Novel strategy targets chronic liver diseases

The approach published in Nature Cancer leads to a cell-toxic accumulation of saturated fatty acids that drives tumour cells into apoptosis. HCC accounts for 85-90 percent of all cases of primary liver cancers.
Specifically, Zender and colleagues activated LXRalpha, a driver of fatty acid synthesis. As cells tend to escape accumulation of toxic amounts of saturated fatty acids by conversion into unsaturated fatty acids using the enzyme stearoyl-CoA desaturase-1 (SCD1), however, a second step was necessary to induce apoptosis: inhibition of the SCD-1 activator Raf-1 kinase.

Combination of LXR agonists and Raf inhibitors showed strong efficacy against liver cancer in steatohepatitis-induced HCC mouse models and xenograft models of human HCC while being well tolerated and capable of overcoming therapy resistance in HCC, which was caused by non alcoholic steatohepatitis (NASH), a medically underserved condition.

Meanwhile, UK researchers have for the first time proved that organoids grown from bile duct epithelial cells, so called cholangiocytes, can be used for the ex vivo repair of damaged bile ducts in transplanted human livers. Provided in vivo engraftment, survival and function of organoids in humans can be established in the future, the new technology would ultimately increase the number of useable organs on the transplant waiting list.
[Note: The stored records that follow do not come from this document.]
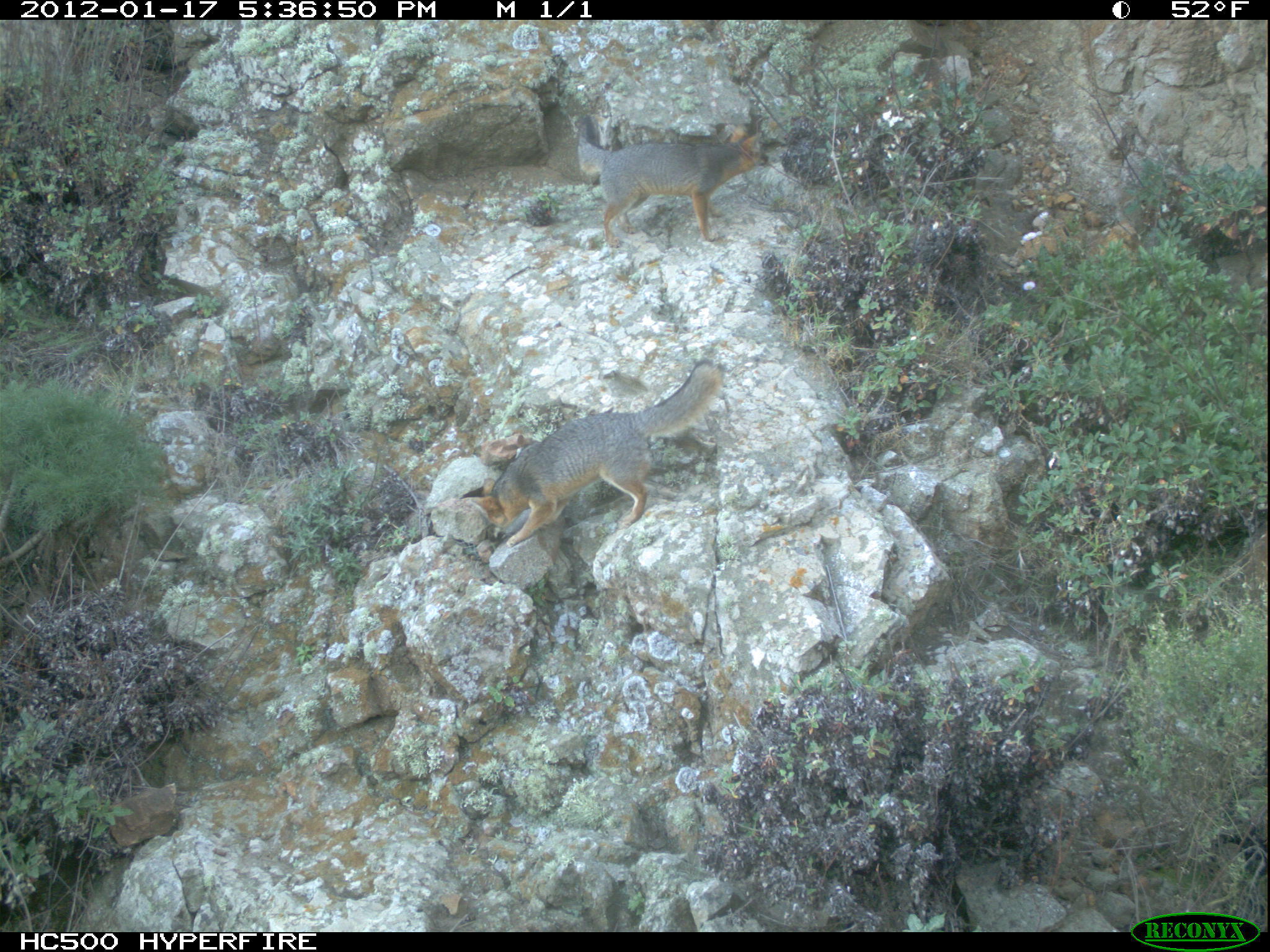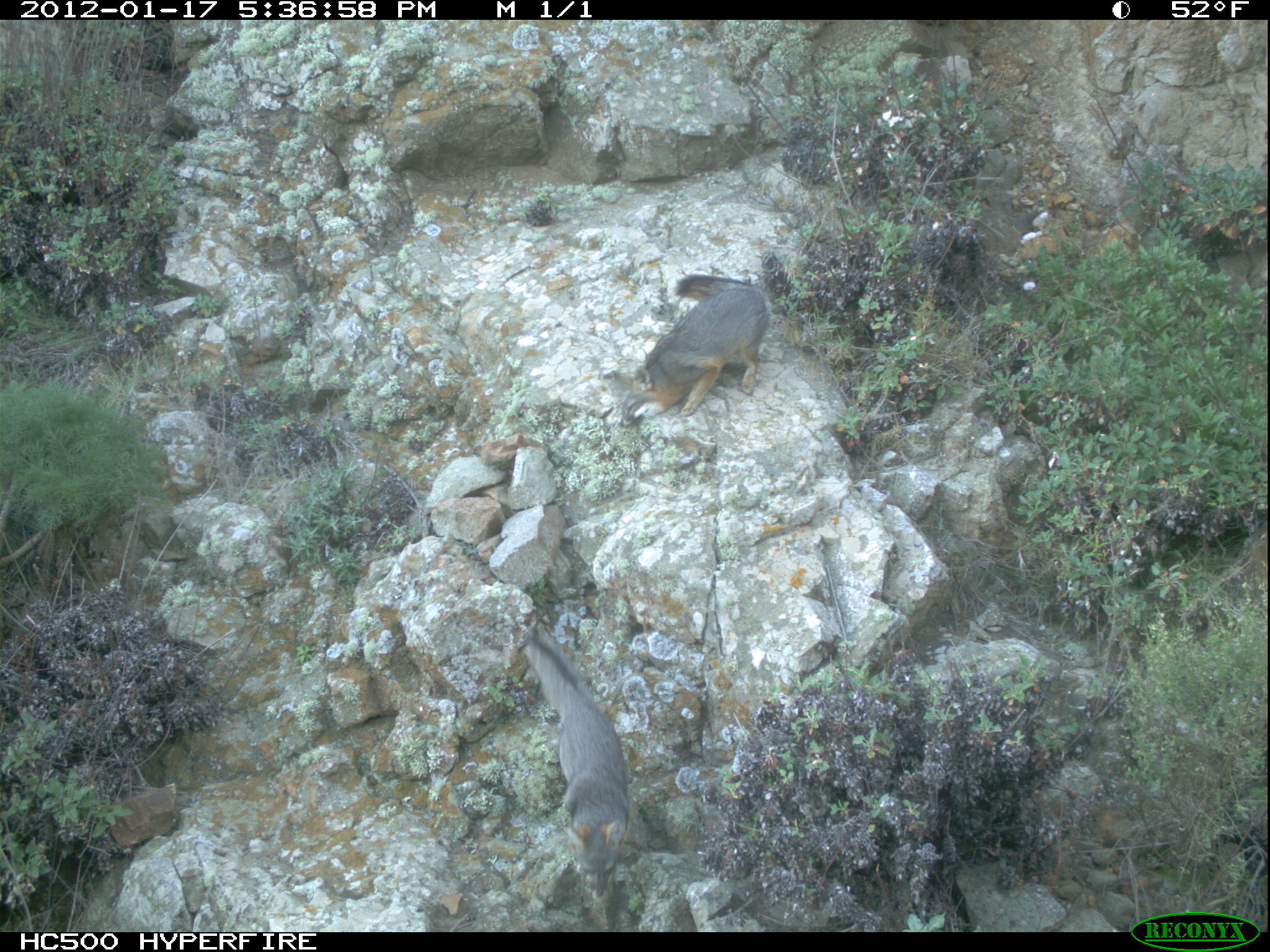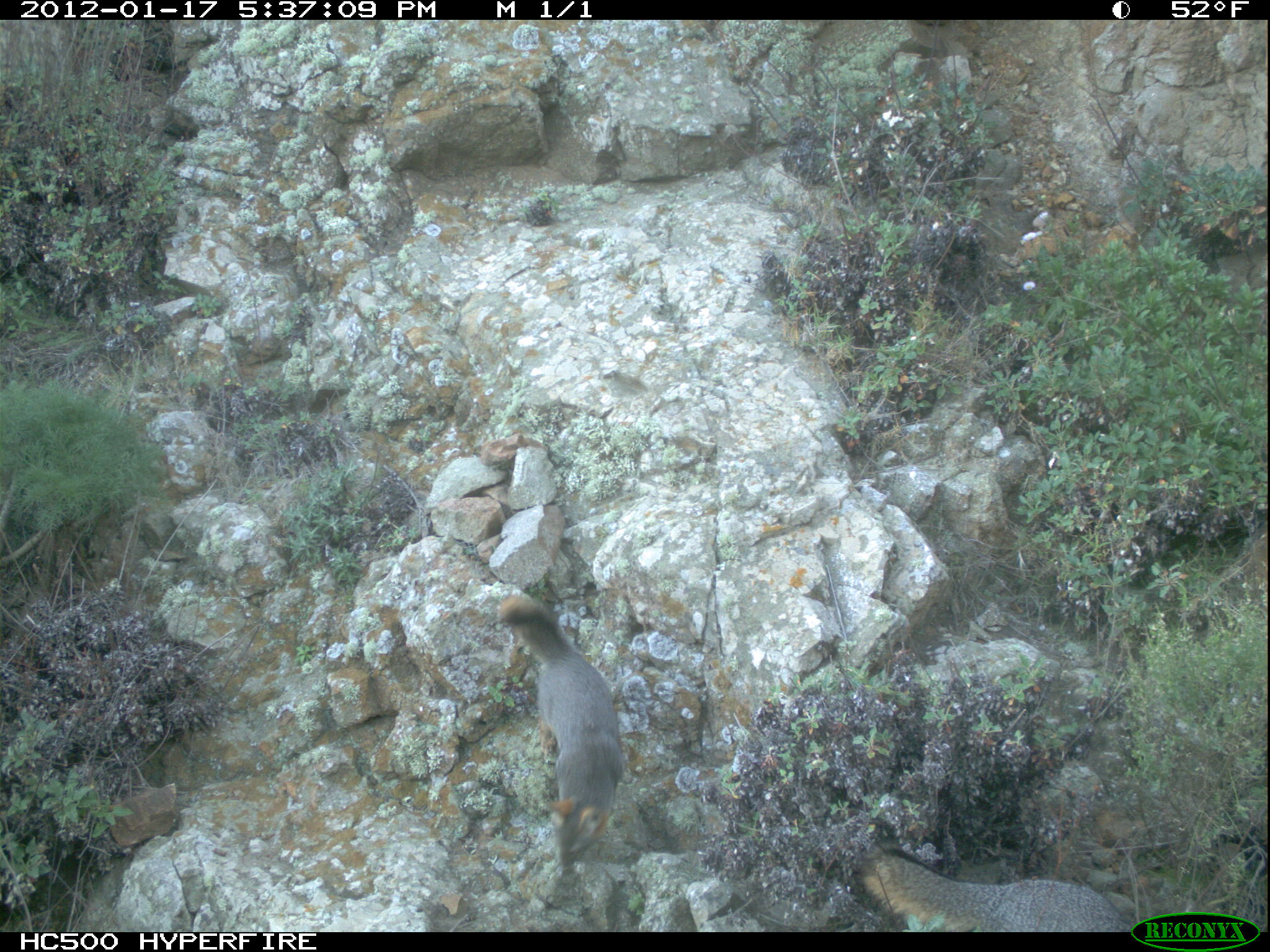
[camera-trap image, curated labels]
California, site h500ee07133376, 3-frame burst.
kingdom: Animalia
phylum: Chordata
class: Mammalia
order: Carnivora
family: Canidae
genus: Urocyon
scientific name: Urocyon littoralis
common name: island fox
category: fox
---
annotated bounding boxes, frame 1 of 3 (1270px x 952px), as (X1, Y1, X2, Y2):
fox: (469, 357, 724, 547); (577, 115, 771, 247)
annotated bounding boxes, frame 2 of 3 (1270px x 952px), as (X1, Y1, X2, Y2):
fox: (523, 632, 629, 896); (619, 275, 769, 427)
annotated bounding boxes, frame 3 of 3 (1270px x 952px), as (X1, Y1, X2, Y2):
fox: (495, 596, 622, 875); (856, 848, 1130, 932)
Using single-cell RNA sequencing and a mouse model of biliary injury, Fotios Sampaziotis and colleagues found that organoids grown from primary human cholangiocytes retain their plasticity, allowing cells from one region to repair different regions of the biliary tree. The findings provide proof of concept that cholangiocytes from non-diseased areas, such as the gallbladder, could be used in cell-based therapies for cholangiopathies affecting bile ducts within the liver.